● DATA ROWS:
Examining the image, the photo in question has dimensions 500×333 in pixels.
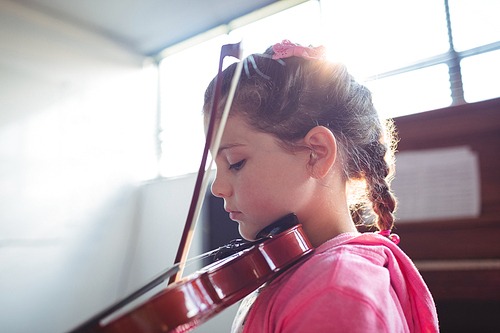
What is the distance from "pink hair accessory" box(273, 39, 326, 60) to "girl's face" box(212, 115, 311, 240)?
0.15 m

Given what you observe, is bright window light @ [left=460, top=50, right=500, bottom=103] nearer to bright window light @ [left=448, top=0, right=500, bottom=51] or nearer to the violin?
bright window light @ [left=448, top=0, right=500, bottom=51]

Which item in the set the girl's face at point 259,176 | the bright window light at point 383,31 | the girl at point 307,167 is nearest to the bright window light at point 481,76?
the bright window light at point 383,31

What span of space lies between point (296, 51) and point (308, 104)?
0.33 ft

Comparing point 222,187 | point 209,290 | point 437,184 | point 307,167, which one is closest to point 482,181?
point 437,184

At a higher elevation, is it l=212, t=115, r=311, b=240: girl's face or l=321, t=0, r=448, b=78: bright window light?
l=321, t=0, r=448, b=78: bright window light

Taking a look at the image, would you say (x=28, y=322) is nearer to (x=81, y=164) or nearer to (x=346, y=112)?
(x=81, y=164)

--

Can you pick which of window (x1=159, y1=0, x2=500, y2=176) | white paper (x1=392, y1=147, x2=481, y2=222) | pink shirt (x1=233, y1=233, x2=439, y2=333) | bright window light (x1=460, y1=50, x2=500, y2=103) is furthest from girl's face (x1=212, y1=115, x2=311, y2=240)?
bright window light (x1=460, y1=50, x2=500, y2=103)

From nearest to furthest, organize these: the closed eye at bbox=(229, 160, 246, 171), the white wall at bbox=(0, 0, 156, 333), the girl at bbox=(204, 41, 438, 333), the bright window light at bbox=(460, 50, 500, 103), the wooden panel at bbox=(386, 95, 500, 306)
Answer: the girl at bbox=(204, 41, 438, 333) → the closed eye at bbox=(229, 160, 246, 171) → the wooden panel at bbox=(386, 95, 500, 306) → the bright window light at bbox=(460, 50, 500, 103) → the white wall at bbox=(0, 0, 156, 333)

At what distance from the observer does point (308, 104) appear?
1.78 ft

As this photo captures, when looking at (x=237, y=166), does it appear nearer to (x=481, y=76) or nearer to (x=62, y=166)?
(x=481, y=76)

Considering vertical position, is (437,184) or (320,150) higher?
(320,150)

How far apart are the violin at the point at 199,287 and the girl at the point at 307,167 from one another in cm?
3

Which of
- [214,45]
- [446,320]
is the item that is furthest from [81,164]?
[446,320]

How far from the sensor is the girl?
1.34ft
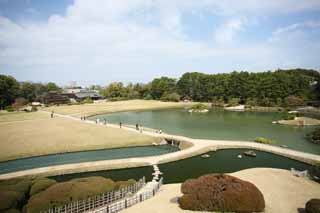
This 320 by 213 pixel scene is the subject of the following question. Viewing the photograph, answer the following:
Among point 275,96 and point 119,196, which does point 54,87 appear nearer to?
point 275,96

● OBJECTIVE:
Please gather every line in the entries above that contains the word "nearer" and copy each one in full.

● EXERCISE ANSWER:
Given what you observe, is bright window light @ [left=460, top=50, right=500, bottom=103] nearer to bright window light @ [left=448, top=0, right=500, bottom=51] or nearer to the violin?
Taking a look at the image, would you say (x=28, y=322) is nearer to (x=81, y=164) or nearer to (x=346, y=112)?
As this photo captures, when looking at (x=237, y=166), does it appear nearer to (x=481, y=76) or nearer to (x=62, y=166)?
Among point 275,96 and point 119,196, which does point 54,87 appear nearer to?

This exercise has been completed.